Action item – Copy every line of the material below character for character, leaving out the pictures.
※ ※ ※
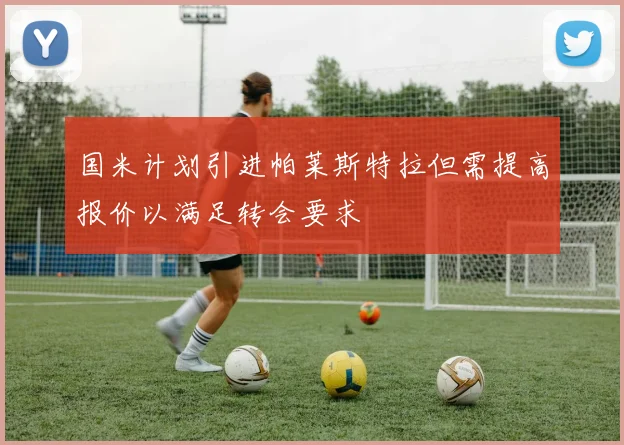 国米计划引进帕莱斯特拉但需提高报价以满足转会要求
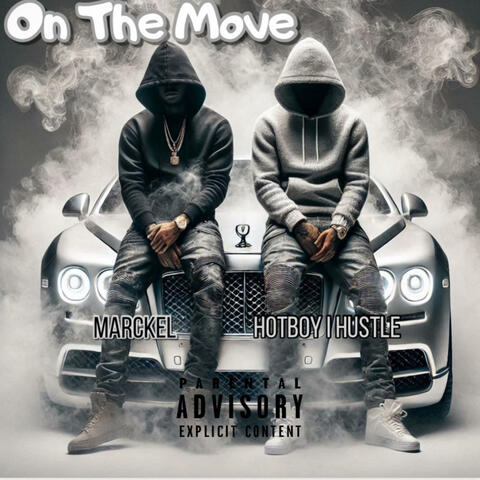 On The Move (feat. HotBoy I Hustle)
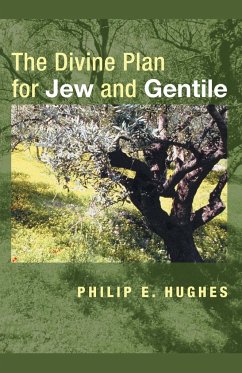 The Divine Plan for Jew and Gentile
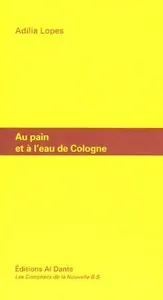Au pain et à l'eau de Cologne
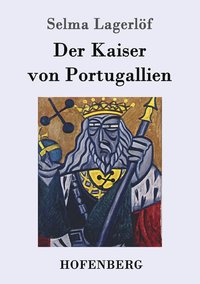 bokomslag Der Kaiser von Portugallien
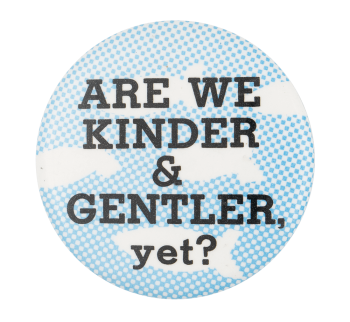 Are We Kinder Ice Breakers Button Museum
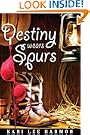 Destiny Wears Spurs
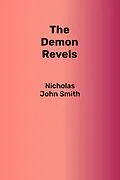 E-Book (epub) The Demon Revels von Nicholas John Smith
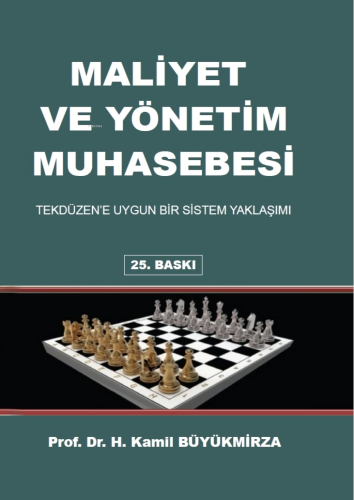 Maliyet Ve Yönetim Muhasebesi Tekdüzen’e Uygun Bir Sistem Yaklaşımı | 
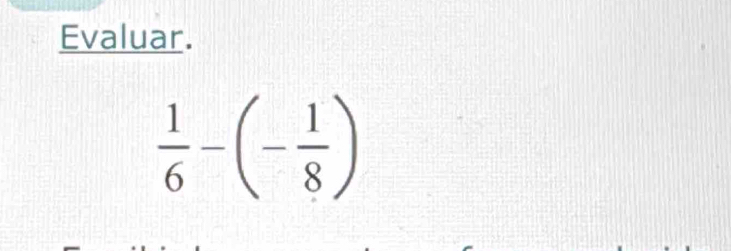 Evaluar.
 1/6 -(- 1/8 )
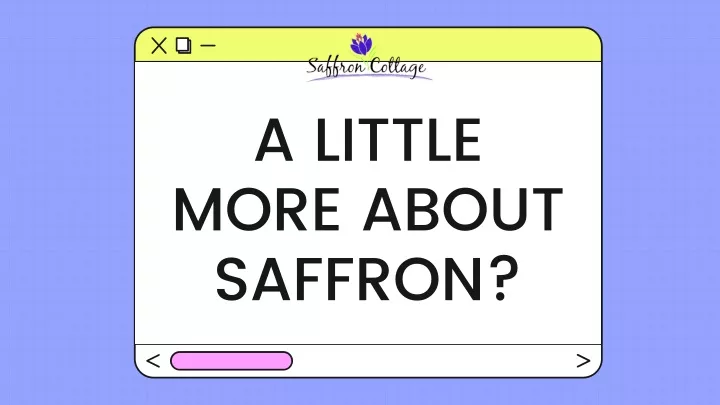 a little more about saffron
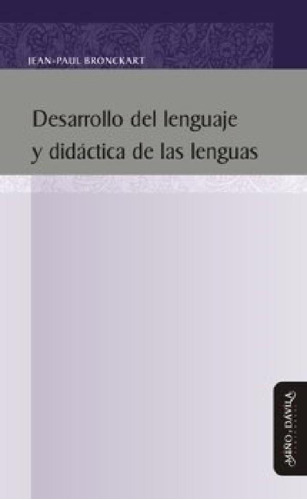 Libro - Desarrollo Del Lenguaje Y Didactica De Las Lenguas 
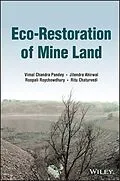 E-Book (epub) Eco-Restoration of Mine Land von Vimal Chandra Pandey, Jitendra Ahirwal, Roopali Roychowdhury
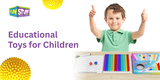 Top Educational Toys for Children with Special Needs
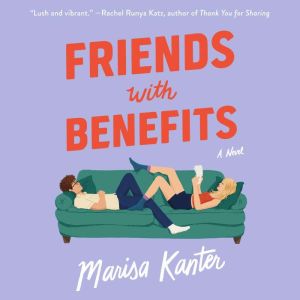 Friends with Benefits, Marisa Kanter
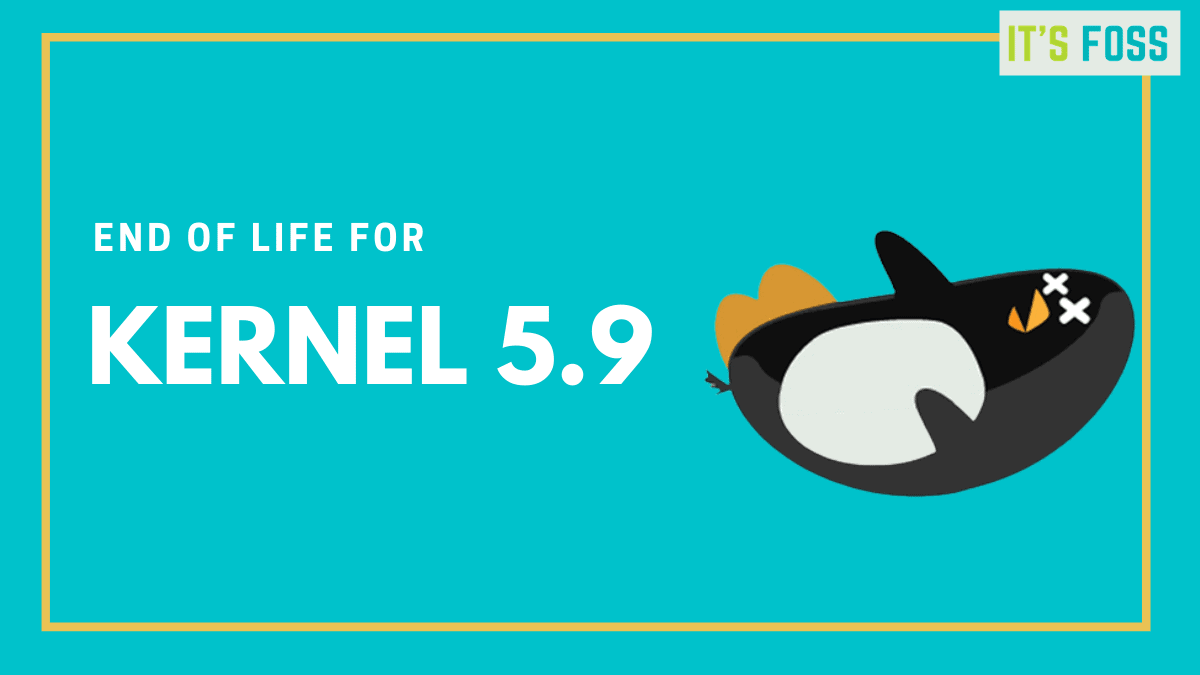 Linux Kernel 5.9 Reached End of Life. Here's What You Should Do Now!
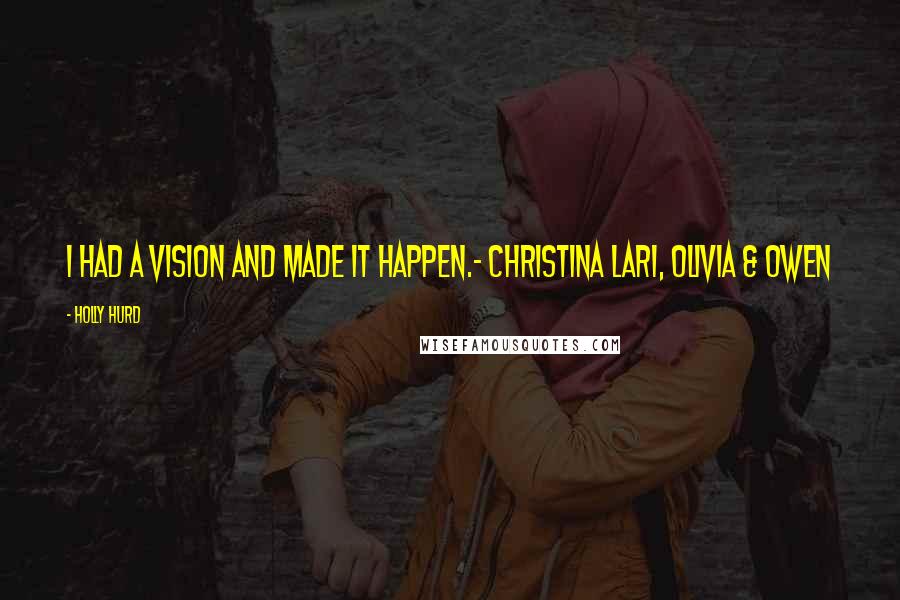 Holly Hurd Quotes: I had a vision and made it happen.- Christina Lari, Olivia & Owen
※ ※ ※
Solution below –
 国米计划引进帕莱斯特拉但需提高报价以满足转会要求
 On The Move (feat. HotBoy I Hustle)
 The Divine Plan for Jew and Gentile
Au pain et à l'eau de Cologne
 bokomslag Der Kaiser von Portugallien
 Are We Kinder Ice Breakers Button Museum
 Destiny Wears Spurs
 E-Book (epub) The Demon Revels von Nicholas John Smith
 Maliyet Ve Yönetim Muhasebesi Tekdüzen’e Uygun Bir Sistem Yaklaşımı | 
 Evaluar.
 1/6 -(- 1/8 )
 a little more about saffron
 Libro - Desarrollo Del Lenguaje Y Didactica De Las Lenguas 
 E-Book (epub) Eco-Restoration of Mine Land von Vimal Chandra Pandey, Jitendra Ahirwal, Roopali Roychowdhury
 Top Educational Toys for Children with Special Needs
 Friends with Benefits, Marisa Kanter
 Linux Kernel 5.9 Reached End of Life. Here's What You Should Do Now!
 Holly Hurd Quotes: I had a vision and made it happen.- Christina Lari, Olivia & Owen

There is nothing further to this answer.